Un detto degli antichi dice: «Appena esci di casa, annoverati tra i morti; appena dietro al portone, avverti la presenza del nemico». In certi casi, non è questione di attenzione o di cautela. E’ che, piuttosto, dovreste considerarvi morti già prima del tempo.

Solidarietà (jin)

Intesa come pietà nei confronti del più debole. Se si ha più potere della massa, non lo si deve usare per se stessi ma per aiutare gli altri. Le qualità possedute, che rendono il samurai migliore degli altri, vanno sfruttate aiutando chi non può avvalersi di queste qualità. Se l’opportunità di aiutare gli altri non si mostra, deve essere il samurai a ricercarla.

Rispetto (rei)

La cortesia e il rispetto nei confronti di un uomo è essenziale, anche se si tratta di un nemico. Non importa quale sia lo schieramento o l’ideologia di un uomo: va in ogni caso rispettato per il fatto di essersi messo in gioco. Se anche l’avversario si comporta con onore, si tratterà di una battaglia (vera o figurata) che si ricorderà in futuro; in caso contrario il samurai non sarà in torto.

Sincerità (makoto)

L’onestà deve essere ben chiara nelle proprie azioni. Il samurai non mente, non finge e non ha bisogno di fare promesse: quello che dice deve essere già di per sé una promessa e chiunque sarà certo che l’intento da lui mostrato sarà portato a termine. Come si può capire, è qualcosa che va oltre alla semplice verità, perché si riconduce alla fermezza nel carattere: una volta presa una decisione, non si torna indietro, sia nelle piccole che nelle grandi imprese.

Onore (meiyo)

L’onore è forse il sentimento più difficile da capire della cultura orientale. Associarlo alla vendetta sarebbe sbagliato: non si limita, infatti, a spingere il samurai a vendicarsi per un insulto subito.

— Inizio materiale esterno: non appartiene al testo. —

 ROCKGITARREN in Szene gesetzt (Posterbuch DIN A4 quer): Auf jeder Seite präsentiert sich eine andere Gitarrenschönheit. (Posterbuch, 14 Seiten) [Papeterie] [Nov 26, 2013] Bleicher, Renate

Quello che ruota attorno al concetto è, in poche parole, il cercare di raggiungere la perfezione; il dimostrare la propria condizione (che deve essere buona). Il samurai preferiva morire che cadere in disgrazia. Se poi veniva ricordato nelle generazioni future, allora aveva raggiunto lo scopo. Per questo motivo, in battaglia, gridava il suo nome e cercava di elevarsi sopra agli altri.

Il precetto dell’onore nasce e muore con se stessi. Nessun altro dovrebbe dire se le azioni di un samurai sono onorevoli, perché dovrebbe essere lui stesso a saperlo.

Lealtà (chugi)

In quest’ambito ricade il concetto di dovere, molto sentito dagli orientali. Il samurai era legato anima e corpo al suo signore (daimyo), ma anche alla via che aveva scelto. La fedeltà non si fermava qua: il samurai era legato a chiunque decidesse di proteggere. Soprattutto, il legame verso i genitori era forte e saldo quasi quanto quello che aveva nei confronti di un signore. Un samurai era disposto a difendere con la morte sia i genitori che il suo signore.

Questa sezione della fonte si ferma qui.